What you should do:
Copy everything from the line containing "What is the distance between the observation" down to the end of the data, word for word.

Data on spatial positioning:
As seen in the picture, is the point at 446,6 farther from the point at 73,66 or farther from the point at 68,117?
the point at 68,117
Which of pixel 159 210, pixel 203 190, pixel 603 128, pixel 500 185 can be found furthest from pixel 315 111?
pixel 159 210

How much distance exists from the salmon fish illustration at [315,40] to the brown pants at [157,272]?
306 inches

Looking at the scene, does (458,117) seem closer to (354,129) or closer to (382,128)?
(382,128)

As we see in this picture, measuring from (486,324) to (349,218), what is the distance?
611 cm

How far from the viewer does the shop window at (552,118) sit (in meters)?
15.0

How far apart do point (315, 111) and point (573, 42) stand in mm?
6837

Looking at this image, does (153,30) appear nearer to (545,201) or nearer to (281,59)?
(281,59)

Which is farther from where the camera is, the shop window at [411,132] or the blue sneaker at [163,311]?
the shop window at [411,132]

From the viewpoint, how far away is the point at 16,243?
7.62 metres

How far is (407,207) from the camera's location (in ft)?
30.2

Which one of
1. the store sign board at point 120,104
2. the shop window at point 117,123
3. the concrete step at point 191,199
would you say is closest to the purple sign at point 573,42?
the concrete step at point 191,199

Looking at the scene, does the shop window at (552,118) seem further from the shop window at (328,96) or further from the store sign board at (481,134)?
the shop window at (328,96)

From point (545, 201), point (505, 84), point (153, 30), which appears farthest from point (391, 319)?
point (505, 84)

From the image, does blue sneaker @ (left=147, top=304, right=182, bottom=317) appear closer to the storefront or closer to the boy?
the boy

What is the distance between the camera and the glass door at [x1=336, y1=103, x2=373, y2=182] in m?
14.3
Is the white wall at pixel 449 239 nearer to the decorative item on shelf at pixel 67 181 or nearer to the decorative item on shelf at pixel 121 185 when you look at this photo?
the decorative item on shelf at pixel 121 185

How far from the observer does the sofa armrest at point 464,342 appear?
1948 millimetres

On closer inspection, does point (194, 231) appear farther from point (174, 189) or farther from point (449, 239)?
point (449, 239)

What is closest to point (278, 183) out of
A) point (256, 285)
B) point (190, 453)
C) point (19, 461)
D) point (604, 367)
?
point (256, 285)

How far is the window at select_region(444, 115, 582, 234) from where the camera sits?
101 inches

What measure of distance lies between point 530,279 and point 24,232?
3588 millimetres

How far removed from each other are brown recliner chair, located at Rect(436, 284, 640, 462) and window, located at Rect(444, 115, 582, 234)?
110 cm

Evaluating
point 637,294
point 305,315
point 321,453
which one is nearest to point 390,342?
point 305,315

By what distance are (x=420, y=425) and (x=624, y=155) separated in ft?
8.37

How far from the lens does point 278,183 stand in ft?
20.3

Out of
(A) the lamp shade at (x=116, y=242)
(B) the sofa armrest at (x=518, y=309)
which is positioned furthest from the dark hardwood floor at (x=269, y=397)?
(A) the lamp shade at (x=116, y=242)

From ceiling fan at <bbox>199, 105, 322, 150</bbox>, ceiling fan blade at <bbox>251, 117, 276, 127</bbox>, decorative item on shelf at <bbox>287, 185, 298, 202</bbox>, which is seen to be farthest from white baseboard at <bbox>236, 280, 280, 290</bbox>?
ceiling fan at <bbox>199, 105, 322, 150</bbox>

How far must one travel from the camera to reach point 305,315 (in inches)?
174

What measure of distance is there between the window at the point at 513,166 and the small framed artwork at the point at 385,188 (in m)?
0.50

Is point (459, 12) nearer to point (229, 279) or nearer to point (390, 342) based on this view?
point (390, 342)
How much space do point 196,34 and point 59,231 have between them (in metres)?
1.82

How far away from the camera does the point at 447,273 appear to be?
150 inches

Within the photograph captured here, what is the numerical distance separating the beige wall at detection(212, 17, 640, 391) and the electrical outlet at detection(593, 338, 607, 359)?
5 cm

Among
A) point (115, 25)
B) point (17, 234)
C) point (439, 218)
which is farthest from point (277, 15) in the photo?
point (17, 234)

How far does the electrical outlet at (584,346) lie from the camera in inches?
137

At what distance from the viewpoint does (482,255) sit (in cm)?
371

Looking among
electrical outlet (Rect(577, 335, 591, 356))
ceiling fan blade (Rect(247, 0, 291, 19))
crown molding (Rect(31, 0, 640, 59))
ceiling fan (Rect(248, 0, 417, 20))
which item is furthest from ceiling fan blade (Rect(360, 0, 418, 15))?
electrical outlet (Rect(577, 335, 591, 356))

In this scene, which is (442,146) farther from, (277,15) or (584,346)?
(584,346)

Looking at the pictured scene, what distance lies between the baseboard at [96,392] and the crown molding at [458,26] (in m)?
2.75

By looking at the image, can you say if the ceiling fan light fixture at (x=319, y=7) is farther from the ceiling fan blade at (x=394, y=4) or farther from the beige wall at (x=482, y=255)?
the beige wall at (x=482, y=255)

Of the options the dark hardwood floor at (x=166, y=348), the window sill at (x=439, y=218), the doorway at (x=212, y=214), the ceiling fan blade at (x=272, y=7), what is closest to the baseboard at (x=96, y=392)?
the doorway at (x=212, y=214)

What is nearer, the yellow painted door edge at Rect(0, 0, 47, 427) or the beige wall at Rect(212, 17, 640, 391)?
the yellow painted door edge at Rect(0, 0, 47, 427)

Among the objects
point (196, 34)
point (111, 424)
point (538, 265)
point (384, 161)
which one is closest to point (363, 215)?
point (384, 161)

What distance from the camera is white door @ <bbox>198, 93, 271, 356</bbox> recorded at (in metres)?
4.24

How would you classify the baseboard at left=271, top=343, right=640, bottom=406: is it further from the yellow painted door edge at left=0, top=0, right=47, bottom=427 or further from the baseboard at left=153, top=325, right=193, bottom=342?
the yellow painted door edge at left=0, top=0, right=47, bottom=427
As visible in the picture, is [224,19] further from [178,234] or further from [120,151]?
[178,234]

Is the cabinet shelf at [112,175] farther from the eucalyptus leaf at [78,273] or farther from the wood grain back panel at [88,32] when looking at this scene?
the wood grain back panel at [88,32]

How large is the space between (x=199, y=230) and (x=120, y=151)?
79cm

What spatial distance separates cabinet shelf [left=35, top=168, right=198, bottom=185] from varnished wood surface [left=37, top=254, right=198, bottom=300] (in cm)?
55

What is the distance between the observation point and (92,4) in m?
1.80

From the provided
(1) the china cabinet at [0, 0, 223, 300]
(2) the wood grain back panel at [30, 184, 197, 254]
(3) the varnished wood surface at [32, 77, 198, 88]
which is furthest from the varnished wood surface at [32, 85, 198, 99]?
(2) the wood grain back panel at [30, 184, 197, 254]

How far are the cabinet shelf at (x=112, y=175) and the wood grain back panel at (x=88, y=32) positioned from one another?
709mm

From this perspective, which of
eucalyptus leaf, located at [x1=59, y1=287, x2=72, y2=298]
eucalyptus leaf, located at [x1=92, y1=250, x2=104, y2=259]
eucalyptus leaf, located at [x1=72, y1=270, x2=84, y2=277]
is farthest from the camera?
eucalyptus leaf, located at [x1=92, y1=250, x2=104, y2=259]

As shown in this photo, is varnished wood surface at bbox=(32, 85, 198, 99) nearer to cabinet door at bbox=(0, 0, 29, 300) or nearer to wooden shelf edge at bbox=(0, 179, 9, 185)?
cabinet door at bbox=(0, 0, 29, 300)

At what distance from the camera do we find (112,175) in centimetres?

Exercise response:
What is the distance between the observation point and (92,4) in m?
1.80

From the provided
(1) the china cabinet at [0, 0, 223, 300]
(2) the wood grain back panel at [30, 184, 197, 254]
(3) the varnished wood surface at [32, 77, 198, 88]
which is furthest from the varnished wood surface at [32, 85, 198, 99]?
(2) the wood grain back panel at [30, 184, 197, 254]

How far are the cabinet shelf at (x=112, y=175) and the wood grain back panel at (x=88, y=32) positioned from one another?
709mm

From this perspective, which of
eucalyptus leaf, located at [x1=59, y1=287, x2=72, y2=298]
eucalyptus leaf, located at [x1=92, y1=250, x2=104, y2=259]
eucalyptus leaf, located at [x1=72, y1=270, x2=84, y2=277]
is farthest from the camera?
eucalyptus leaf, located at [x1=92, y1=250, x2=104, y2=259]

As shown in this photo, is varnished wood surface at bbox=(32, 85, 198, 99) nearer to cabinet door at bbox=(0, 0, 29, 300) or nearer to wooden shelf edge at bbox=(0, 179, 9, 185)?
cabinet door at bbox=(0, 0, 29, 300)

At what distance from the camera do we find (112,175) in centimetres?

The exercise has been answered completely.